Page MenuHomePhabricator

$linkPrefixCharset is too broad in Arabic
Closed, ResolvedPublic

Assigned To
Authored By
Esanders
Sep 18 2020, 3:05 PM
Referenced Files
F32374645: capture-20201005-215159.png
Oct 5 2020, 7:53 PM
F32374642: capture-20201005-215118.png
Oct 5 2020, 7:53 PM
F32374605: image.png
Oct 5 2020, 7:19 PM
F32371616: image.png
Oct 2 2020, 8:16 PM
F32371609: image.png
Oct 2 2020, 8:12 PM
F32371599: image.png
Oct 2 2020, 8:00 PM
F32371596: image.png
Oct 2 2020, 8:00 PM
F32370486: T263266-list.txt
Oct 2 2020, 12:36 AM

Description

See T261750 for context.

The current character range is 'a-zA-Z\\x{80}-\\x{10ffff}', which any non-ASCII character plus Latin letters. This is too broad, and much broader that the link suffix setting, which is just Latin and Arabic letters.

The range should be changes to Latin and Arabic letters to match the rule for suffixes.

Event Timeline

Change 628351 had a related patch set uploaded (by Esanders; owner: Esanders):
[mediawiki/core@master] Use the same character set for link prefix as for suffix

https://gerrit.wikimedia.org/r/628351

I have put this in User-notice (because it affects multiple wikis) and asked Dyolf to post to arwiki separately.

I have put this in User-notice (because it affects multiple wikis) and asked Dyolf to post to arwiki separately.

Community notified here.

I wanted to estimate the impact of this change before we do it.

To restate: Currently, any non-ASCII character, when used directly before a link, is treated as part of the link. After the proposed change is deployed, only Latin and Arabic letters will be treated as part of the link (a-z, A-Z, ء-ي).

I wanted to find pages that will be affected (where a non-ASCII non-Arabic character is used directly before a link), which I did by running this regexp: [\u{80}-\u{0620}\u{064b}-\u{10ffff}]\[\[ on the database dump "arwiki-20200920-pages-meta-current.xml.bz2" (https://dumps.wikimedia.org/arwiki/20200920/).

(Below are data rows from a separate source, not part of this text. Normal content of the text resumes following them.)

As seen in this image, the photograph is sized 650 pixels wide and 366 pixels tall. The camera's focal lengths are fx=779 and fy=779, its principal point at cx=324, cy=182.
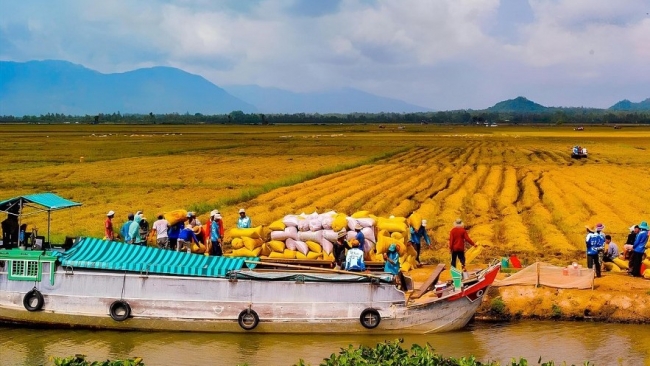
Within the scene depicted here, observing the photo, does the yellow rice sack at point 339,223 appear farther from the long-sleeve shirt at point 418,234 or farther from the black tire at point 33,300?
the black tire at point 33,300

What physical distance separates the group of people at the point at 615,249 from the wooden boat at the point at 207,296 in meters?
3.47

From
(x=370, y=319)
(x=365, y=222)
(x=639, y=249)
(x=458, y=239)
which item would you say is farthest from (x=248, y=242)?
(x=639, y=249)

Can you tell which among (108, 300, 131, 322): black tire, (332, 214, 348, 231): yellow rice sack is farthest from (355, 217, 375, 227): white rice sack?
(108, 300, 131, 322): black tire

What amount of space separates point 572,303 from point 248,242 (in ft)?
26.9

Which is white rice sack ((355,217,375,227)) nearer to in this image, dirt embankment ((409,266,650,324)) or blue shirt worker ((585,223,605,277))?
→ dirt embankment ((409,266,650,324))

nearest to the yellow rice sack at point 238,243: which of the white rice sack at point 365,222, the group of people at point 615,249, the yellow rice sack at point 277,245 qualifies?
the yellow rice sack at point 277,245

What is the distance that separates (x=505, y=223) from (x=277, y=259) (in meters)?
12.5

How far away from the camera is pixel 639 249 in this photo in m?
19.8

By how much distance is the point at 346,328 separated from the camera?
1725cm

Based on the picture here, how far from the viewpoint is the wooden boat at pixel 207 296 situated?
56.7 ft

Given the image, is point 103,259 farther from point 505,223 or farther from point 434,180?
point 434,180

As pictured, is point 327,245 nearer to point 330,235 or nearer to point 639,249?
point 330,235

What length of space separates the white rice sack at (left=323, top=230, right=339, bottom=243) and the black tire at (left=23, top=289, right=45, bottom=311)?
23.2 feet

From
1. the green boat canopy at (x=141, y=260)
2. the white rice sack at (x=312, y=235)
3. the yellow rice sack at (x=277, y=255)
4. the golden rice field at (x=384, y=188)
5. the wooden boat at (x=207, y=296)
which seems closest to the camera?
the wooden boat at (x=207, y=296)
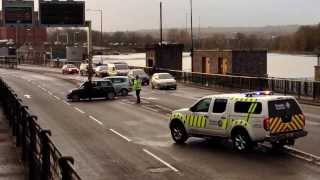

This generated a list of 19545 pages. I think this is suspiciously huge and I'd like someone to check whether this makes sense before we go ahead. Full list is here if you want to view it: F32370486

These are the characters that appear directly before links in those pages (and would no longer be part of the links after this change). Can you please check whether it's reasonable that they won't be pulled into the links? (particularly for the characters with "Arabic" in the name)

Number of occurrencesCharacterCharacter name
8225 U+00A0 NO-BREAK SPACE
8190،U+060C ARABIC COMMA
7351«U+00AB LEFT-POINTING DOUBLE ANGLE QUOTATION MARK
2927U+2013 EN DASH
2014U+2022 BULLET
1451َU+064E ARABIC FATHA
1230U+2014 EM DASH
1137U+2020 DAGGER
683ِU+0650 ARABIC KASRA
516U+201C LEFT DOUBLE QUOTATION MARK
443ّU+0651 ARABIC SHADDA
338؟U+061F ARABIC QUESTION MARK
309·U+00B7 MIDDLE DOT
128U+201D RIGHT DOUBLE QUOTATION MARK
107؛U+061B ARABIC SEMICOLON
88U+2500 BOX DRAWINGS LIGHT HORIZONTAL
85U+2019 RIGHT SINGLE QUOTATION MARK
85ًU+064B ARABIC FATHATAN
73U+2190 LEFTWARDS ARROW
60ْU+0652 ARABIC SUKUN
53 U+3000 IDEOGRAPHIC SPACE
51°U+00B0 DEGREE SIGN
50U+30FB KATAKANA MIDDLE DOT
43📻U+1F4FB RADIO
41U+300A LEFT DOUBLE ANGLE BRACKET
38U+200C ZERO WIDTH NON-JOINER
34U+FF08 FULLWIDTH LEFT PARENTHESIS
34U+2660 BLACK SPADE SUIT
34U+2192 RIGHTWARDS ARROW
30U+200D ZERO WIDTH JOINER
27U+2018 LEFT SINGLE QUOTATION MARK
26U+3001 IDEOGRAPHIC COMMA
23±U+00B1 PLUS-MINUS SIGN
22ٍU+064D ARABIC KASRATAN
21U+25AA BLACK SMALL SQUARE
19U+FF0C FULLWIDTH COMMA
19U+2212 MINUS SIGN
18»U+00BB RIGHT-POINTING DOUBLE ANGLE QUOTATION MARK
16ُU+064F ARABIC DAMMA
15U+2009 THIN SPACE
13U+2039 SINGLE LEFT-POINTING ANGLE QUOTATION MARK
13×U+00D7 MULTIPLICATION SIGN
12U+202F NARROW NO-BREAK SPACE
12בU+05D1 HEBREW LETTER BET
10📺U+1F4FA TELEVISION
10U+3008 LEFT ANGLE BRACKET

(…and 147 other characters appearing less than 10 times each)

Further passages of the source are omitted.